Prendo questi dati dall’interessante libro The Nature of Disease di Lawrie Reznek, pubblicato da Routledge & Kegan Paul nel 1987. Nel XX secolo la masturbazione ereditò, poi, i tratti malaticci dell’antica spermatorrea visto che, secondo alcuni, causava addirittura la mortale liquefazione del midollo spinale... Persino il dottor Sigmund Freud fa ancora eco a queste superstizioni con cui, durante gli anni della mia adolescenza, volevano spaventarci presentandocele come fatti scientificamente dimostrati... con un successo, diciamolo pure, men che mediocre.
Attualmente la propensione a trasformare in malattia quei comportamenti che si disapprovano sia igienicamente sia moralmente, è diventata generalizzata e, certo, non colpisce solo i vescovi. Da ogni angolo saltano fuori nuovi malanni, visti sotto forma di dipendenza, vale a dire come una mania che ci induce a continuare a fare quello che cento volte ci hanno detto di non fare... o quello che noi stessi abbiamo detto apertamente che non vogliamo continuare a fare. Ci sono «ludopati» che giocano più del necessario, sessuomani che non pensano ad altro che a fornicare, alcolisti, drogati di vario tipo, dipendenti da videogiochi o da telefono cellulare, drogati da lavoro che non si stancano mai di trafficare in ufficio e un sacco d’altri tipi di malattia creati su misura per quanti non vogliono guarirne. Prima tutto questo si definiva, al massimo, «vizio», ma adesso, anche molti tra gli stessi interessati, preferiscono dichiararsi malati e riconoscere che, a volte, abusano di quello che dovrebbero semplicemente saper usare.

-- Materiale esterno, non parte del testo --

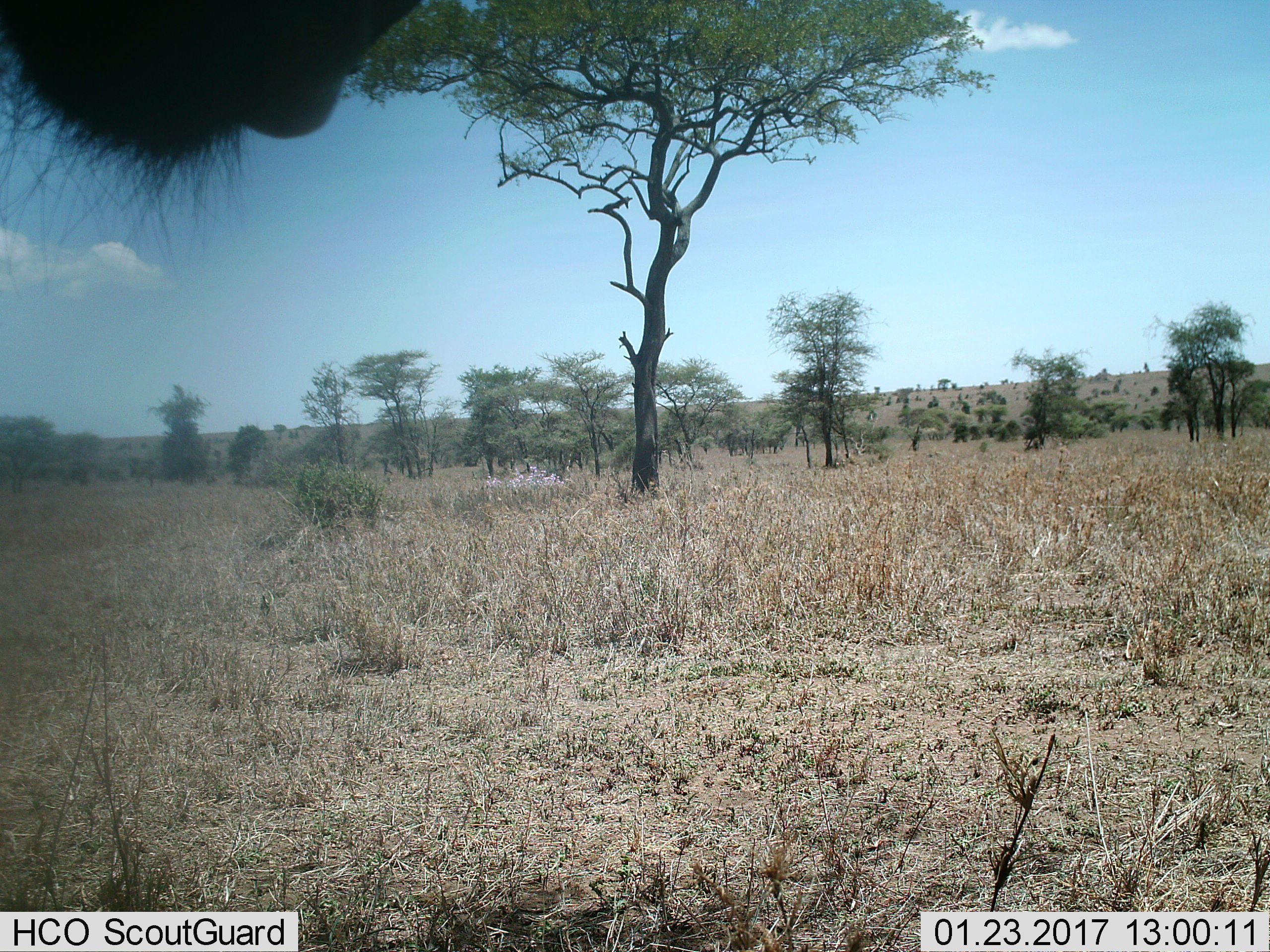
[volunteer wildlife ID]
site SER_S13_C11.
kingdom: Animalia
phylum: Chordata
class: Mammalia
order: Artiodactyla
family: Bovidae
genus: Connochaetes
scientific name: Connochaetes taurinus taurinus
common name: blue wildebeest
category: wildebeestblue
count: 1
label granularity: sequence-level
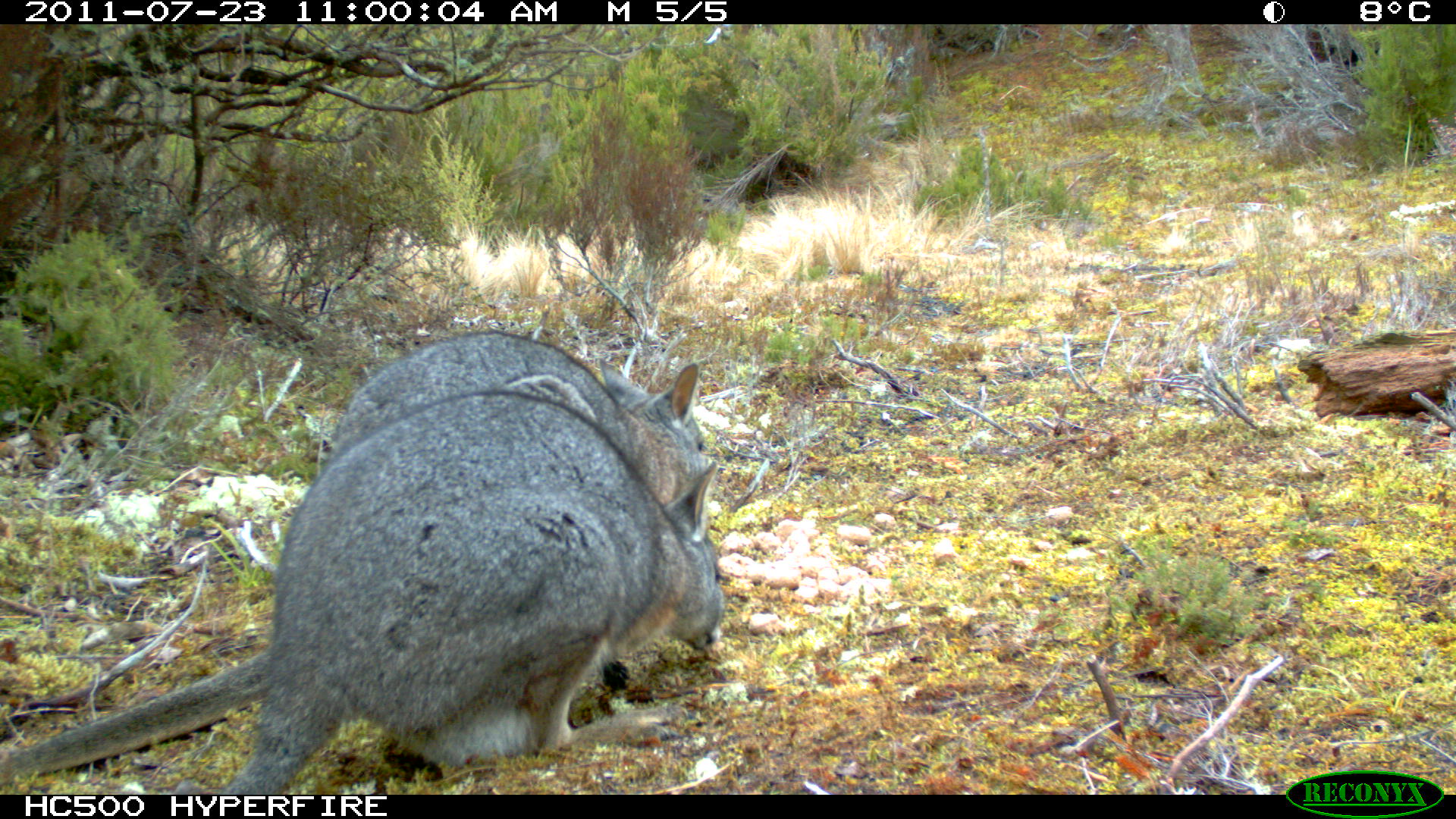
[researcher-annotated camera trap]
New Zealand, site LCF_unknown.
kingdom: Animalia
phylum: Chordata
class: Mammalia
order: Diprotodontia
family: Macropodidae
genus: Notamacropus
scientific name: Notamacropus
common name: wallaby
Wallaby (Notamacropus).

E lo stato si preoccupa con molta attenzione di proteggere la cosiddetta salute pubblica, intesa, generalmente, come la decisione istituzionale d’impedire che qualcuno, casualmente o volontariamente, diminuisca la capacità produttiva propria o altrui, faccia sprecare pubblico denaro nella «riparazione» di certi danni, o accorci in qualche modo la durata del suo servizio come pedina nelle fatiche di questo mondo... Ah, padre Stato, non lasciarci cadere in tentazione! Aveva ragione il grande Karl Kraus quando, tanti anni fa, sosteneva: «Una delle malattie più diffuse è la diagnostica».